But western restaurants — and consumers — love lower caviar prices, and China’s expansion is occurring amid a nearly 10 per cent rise in global caviar demand each year. This is expected to continue as the rich get richer and the middle class more aspirational.

So how will this fishy tale end? Maybe Europe will copy America next year and raise tariffs on most Chinese food imports. But it is also possible that the European Commission simply ignores the gourmet food trade, because it is relatively small in global terms.

Meanwhile, attitudes in the former Russian empire vary: Kazakh officials want to collaborate with China in their caviar aquaculture; but mainstream Russian producers seem unlikely to follow suit, given Vladimir Putin’s nationalist pride.

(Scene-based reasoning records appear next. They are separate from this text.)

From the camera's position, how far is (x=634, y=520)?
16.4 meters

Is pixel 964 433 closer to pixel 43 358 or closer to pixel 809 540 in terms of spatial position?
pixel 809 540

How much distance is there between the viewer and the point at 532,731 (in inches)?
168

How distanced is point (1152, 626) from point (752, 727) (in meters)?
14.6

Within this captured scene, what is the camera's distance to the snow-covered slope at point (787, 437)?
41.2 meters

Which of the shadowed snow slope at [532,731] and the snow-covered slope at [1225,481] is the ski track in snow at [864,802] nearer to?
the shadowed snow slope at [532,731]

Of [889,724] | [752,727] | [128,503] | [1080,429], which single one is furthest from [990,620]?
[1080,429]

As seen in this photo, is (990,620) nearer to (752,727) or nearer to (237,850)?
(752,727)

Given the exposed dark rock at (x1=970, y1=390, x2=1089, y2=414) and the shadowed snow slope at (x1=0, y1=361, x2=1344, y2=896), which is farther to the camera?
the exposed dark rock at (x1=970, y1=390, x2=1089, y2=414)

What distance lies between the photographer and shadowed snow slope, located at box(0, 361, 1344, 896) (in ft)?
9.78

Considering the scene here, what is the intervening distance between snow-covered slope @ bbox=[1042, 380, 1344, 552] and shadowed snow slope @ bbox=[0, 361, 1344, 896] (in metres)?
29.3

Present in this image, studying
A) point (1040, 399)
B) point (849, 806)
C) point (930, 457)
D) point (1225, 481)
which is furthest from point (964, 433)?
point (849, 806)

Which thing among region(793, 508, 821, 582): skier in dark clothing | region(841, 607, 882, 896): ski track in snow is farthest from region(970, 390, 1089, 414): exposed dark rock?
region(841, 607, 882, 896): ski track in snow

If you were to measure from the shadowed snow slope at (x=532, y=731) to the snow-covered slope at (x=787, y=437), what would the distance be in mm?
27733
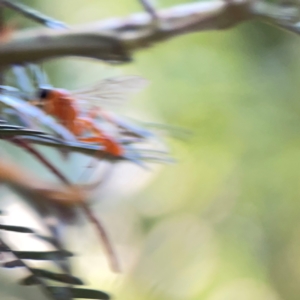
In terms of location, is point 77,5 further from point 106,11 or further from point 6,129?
point 6,129

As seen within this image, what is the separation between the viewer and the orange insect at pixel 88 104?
0.33m

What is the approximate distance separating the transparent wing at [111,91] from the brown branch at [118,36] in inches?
1.1

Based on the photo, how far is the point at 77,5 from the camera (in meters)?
1.12

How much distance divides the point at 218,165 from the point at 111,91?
2.28 feet

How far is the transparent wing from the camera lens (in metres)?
0.38

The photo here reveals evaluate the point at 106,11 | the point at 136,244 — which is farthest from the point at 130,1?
the point at 136,244

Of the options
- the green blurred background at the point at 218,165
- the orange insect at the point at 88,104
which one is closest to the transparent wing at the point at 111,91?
the orange insect at the point at 88,104

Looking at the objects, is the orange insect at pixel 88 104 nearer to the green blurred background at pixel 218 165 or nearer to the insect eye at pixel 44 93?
the insect eye at pixel 44 93

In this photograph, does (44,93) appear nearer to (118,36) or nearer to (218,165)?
(118,36)

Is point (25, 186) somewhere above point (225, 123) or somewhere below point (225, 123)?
below

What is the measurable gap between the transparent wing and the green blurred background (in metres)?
0.61

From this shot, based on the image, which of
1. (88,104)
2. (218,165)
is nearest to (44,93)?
(88,104)

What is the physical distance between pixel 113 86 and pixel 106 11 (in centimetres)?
78

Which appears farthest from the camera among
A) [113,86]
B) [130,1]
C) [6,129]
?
[130,1]
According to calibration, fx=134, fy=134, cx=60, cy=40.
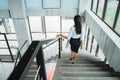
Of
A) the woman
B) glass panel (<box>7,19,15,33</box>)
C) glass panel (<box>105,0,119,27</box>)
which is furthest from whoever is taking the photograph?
glass panel (<box>7,19,15,33</box>)

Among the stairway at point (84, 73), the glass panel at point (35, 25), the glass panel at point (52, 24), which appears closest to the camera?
the stairway at point (84, 73)

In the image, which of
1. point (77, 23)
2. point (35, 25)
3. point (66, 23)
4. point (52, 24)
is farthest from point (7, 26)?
point (77, 23)

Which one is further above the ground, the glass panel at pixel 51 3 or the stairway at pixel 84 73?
the glass panel at pixel 51 3

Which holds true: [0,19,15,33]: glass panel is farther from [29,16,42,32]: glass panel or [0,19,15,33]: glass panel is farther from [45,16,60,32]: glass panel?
[45,16,60,32]: glass panel

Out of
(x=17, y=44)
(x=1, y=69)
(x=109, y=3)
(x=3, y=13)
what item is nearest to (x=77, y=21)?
(x=109, y=3)

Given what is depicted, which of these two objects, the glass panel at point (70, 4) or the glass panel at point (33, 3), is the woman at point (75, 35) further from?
the glass panel at point (33, 3)

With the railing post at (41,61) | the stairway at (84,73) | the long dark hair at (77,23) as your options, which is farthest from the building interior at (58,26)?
the railing post at (41,61)

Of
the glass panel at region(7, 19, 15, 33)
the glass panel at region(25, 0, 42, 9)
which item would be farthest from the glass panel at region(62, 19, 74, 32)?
the glass panel at region(7, 19, 15, 33)

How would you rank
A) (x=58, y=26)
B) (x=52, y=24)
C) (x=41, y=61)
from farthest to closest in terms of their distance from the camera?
(x=58, y=26), (x=52, y=24), (x=41, y=61)

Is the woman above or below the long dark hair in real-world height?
below

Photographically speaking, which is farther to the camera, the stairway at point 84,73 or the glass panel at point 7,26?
the glass panel at point 7,26

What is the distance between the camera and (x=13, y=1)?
24.0ft

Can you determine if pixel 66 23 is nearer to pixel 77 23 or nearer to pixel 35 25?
pixel 35 25

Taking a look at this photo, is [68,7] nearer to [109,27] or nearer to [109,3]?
[109,3]
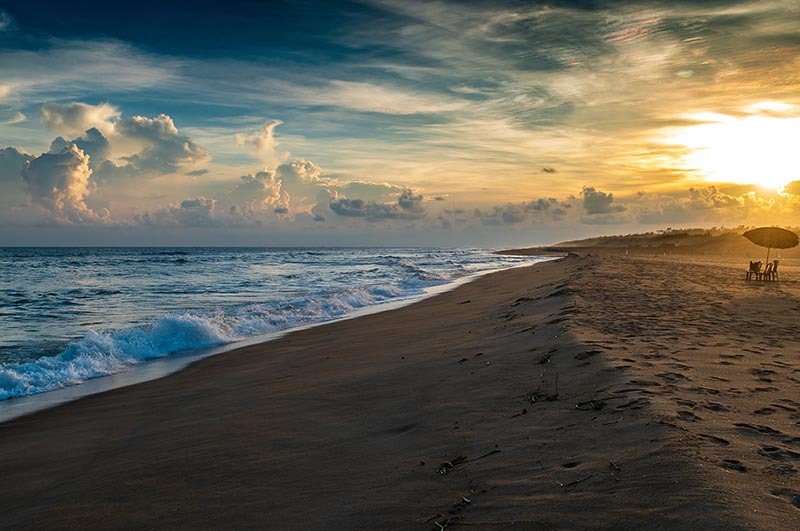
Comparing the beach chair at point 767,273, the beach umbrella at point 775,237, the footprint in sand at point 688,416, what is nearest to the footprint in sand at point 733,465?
the footprint in sand at point 688,416

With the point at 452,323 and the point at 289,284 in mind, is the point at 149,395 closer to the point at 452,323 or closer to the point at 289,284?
the point at 452,323

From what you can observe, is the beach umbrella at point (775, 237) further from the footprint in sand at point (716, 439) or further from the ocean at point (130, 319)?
the footprint in sand at point (716, 439)

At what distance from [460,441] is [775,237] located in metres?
23.4

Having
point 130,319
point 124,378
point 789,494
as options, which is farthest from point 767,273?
point 130,319

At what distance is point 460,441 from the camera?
463 cm

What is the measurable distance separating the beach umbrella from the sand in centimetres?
1523

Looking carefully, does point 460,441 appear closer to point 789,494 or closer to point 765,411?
point 789,494

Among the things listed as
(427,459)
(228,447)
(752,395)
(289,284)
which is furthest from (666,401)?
(289,284)

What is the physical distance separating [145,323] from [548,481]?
1531 centimetres

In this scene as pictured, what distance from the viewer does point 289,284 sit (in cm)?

Either way, if you encounter caviar at a festive event, spare a thought for this symbolic complexity. Yes, those slimy eggs are associated with elite privilege and inequality. However, they also signal China’s stunning economic ascent.

More crucially, they also reveal how deceptive and fluid our ethnic symbols can be — especially when we cling tightly to them in these nationalist times. Or, to put it another way: cultures do not exist like sealed plastic storage boxes, but are more like slow-moving rivers, with muddy banks and tributaries dribbling in. Hooray. One day we may even have an “indigenous” Russian brand of green tea.